The adventure also brought together highly committed participants from all over France and Europe: a dozen interns, eight doctoral and postdoctoral researchers, and seven taxonomists – including Fabio Crocetta, Roberto Arigoni, Riccardo Virgili, Matteo Putignano, and Giacomo Chiappa from Italy, Ferran Palero from Spain, and Hossein Ashrafi from Iran, currently based in the Czech Republic.

DIVE-Sea and SEQ-Sea teams, as well as local teams from Marseille © ATLASea
An Exploration of Mediterranean Marine Ecosystems
With perfectly coordinated logistics, the teams organized the site into four distinct zones to optimize their work: a screening and sorting area, a taxonomists’ workspace, a photo lab with three workstations, and a sample conditioning area.


Marine species conditioning room on the left, cleaning of an algae sample on the right © ATLASea
Every morning at dawn, the teams set out to collect marine specimens along the Mediterranean coast, from the Côte Bleue to the Calanques National Park near La Ciotat, passing through the Étang de Berre lagoon. In this region, divers explored a wide variety of coastal and marine ecosystems: Posidonia seagrass beds, coralligenous habitats, dark or semi-dark caves. But the diversity of habitats explored goes far beyond this, with samples also taken from photophilic algae ecosystems, coastal lagoons, around artificial reefs, and even in port environments – all accessible by diving.



Sandrine Ruitton, lecturer and researcher at Aix-Marseille University and The Antedon II crew in action © ATLASea
Despite the persistent heat of the Marseille sun, the teams remained focused and maintained a steady pace. Their perseverance was rewarded with a symbolic milestone: the program collected its 1,500th marine species – Limaria tuberculata, an elegant bivalve still rarely recorded in inventories.

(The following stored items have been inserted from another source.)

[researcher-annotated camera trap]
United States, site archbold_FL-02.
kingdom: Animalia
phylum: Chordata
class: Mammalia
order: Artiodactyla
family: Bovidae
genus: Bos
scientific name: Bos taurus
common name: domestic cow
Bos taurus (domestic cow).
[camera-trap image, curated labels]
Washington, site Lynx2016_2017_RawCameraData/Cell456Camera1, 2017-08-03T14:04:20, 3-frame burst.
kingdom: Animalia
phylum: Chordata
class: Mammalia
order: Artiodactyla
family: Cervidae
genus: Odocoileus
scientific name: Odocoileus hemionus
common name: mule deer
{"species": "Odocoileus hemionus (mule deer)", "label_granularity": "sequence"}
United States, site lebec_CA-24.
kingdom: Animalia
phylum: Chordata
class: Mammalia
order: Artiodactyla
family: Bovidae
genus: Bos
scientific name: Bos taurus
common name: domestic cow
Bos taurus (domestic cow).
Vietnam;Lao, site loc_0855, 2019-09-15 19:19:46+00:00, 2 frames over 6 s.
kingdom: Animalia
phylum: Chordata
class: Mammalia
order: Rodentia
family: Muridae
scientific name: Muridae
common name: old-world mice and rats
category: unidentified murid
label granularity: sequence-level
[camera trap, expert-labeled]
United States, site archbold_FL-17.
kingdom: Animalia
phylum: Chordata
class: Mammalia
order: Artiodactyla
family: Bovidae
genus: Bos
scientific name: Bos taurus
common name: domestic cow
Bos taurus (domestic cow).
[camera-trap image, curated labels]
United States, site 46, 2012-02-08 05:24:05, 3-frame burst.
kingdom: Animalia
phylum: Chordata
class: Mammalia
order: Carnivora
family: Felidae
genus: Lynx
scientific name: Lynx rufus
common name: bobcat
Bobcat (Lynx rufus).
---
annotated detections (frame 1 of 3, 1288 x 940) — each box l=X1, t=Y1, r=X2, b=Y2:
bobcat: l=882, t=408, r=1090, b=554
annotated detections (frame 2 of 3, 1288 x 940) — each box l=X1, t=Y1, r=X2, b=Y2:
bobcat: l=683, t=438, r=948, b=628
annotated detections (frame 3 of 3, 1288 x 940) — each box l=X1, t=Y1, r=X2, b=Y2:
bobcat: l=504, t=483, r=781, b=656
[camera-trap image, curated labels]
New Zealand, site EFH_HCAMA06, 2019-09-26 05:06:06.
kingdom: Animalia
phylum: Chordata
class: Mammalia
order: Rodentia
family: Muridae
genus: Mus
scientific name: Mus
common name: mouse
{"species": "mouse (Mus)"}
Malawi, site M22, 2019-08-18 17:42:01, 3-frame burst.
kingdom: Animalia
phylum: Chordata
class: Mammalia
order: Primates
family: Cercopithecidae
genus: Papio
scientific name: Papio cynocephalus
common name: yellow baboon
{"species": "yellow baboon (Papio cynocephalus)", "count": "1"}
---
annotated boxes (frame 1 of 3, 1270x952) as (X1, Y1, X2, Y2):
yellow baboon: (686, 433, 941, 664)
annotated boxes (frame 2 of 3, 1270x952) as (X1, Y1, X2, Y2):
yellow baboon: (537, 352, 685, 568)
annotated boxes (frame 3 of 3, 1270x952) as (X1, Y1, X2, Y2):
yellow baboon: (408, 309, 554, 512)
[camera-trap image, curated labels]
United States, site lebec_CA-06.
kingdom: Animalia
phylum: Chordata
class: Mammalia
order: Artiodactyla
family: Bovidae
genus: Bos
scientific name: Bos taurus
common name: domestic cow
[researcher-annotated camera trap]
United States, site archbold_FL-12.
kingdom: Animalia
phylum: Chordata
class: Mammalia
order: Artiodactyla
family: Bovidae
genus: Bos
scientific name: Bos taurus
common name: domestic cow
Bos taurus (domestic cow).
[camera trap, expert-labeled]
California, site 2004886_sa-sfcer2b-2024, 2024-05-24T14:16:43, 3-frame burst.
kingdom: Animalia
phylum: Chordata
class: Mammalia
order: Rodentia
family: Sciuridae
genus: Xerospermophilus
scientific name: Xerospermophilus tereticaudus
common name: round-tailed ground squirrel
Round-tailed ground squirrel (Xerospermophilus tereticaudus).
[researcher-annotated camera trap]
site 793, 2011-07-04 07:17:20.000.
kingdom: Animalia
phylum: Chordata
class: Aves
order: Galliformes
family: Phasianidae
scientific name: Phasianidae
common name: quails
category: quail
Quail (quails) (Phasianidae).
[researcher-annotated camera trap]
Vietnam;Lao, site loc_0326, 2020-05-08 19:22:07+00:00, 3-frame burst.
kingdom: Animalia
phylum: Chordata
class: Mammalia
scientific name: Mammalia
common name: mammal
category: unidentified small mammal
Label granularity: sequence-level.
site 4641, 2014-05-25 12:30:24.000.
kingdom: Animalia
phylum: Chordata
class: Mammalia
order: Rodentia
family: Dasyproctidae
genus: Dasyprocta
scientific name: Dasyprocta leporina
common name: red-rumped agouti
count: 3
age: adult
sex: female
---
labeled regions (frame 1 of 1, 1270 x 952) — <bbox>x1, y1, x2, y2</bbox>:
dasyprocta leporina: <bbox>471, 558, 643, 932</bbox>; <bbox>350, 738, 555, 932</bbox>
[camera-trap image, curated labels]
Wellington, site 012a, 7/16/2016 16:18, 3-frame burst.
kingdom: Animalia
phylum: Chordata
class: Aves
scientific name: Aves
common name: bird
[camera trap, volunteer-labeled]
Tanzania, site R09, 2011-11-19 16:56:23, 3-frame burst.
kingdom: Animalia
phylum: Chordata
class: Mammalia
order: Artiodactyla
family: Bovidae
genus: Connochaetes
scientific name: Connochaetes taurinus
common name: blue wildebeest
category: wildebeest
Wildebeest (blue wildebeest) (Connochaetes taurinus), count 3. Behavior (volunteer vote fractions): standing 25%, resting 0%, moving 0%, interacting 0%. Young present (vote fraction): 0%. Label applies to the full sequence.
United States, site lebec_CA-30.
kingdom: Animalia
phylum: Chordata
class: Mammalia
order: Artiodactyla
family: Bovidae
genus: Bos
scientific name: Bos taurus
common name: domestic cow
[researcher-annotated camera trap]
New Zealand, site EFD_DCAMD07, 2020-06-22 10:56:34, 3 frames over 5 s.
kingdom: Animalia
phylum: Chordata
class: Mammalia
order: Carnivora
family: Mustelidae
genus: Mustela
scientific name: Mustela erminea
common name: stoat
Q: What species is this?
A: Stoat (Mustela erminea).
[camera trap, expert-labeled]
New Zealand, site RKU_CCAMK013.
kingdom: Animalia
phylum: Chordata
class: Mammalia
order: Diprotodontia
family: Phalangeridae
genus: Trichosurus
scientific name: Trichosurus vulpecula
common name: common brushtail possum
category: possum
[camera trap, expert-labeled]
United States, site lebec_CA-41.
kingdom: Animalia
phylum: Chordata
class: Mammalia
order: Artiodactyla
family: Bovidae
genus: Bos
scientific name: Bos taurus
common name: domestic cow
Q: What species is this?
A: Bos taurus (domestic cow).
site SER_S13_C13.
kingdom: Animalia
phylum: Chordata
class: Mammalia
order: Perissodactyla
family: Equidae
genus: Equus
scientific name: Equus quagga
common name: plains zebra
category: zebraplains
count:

A total of 830 marine species, including 728 new ones, preserved in 6,000 sampling tubes, were collected during this expedition.
This large-scale operation, carefully prepared in advance, followed a pilot mission, nicknamed “April Fools,” organized from March 31 to April 4, 2025, also at the Endoume marine station. This mission had served to test and validate the sample processing chain while processing several dozen Mediterranean fish. Thanks to the collaboration of fishermen specializing in the capture of live specimen, around 40 species were sampled: 28 fish, 1 cnidarian, 1 mollusk, and 4 arthropods.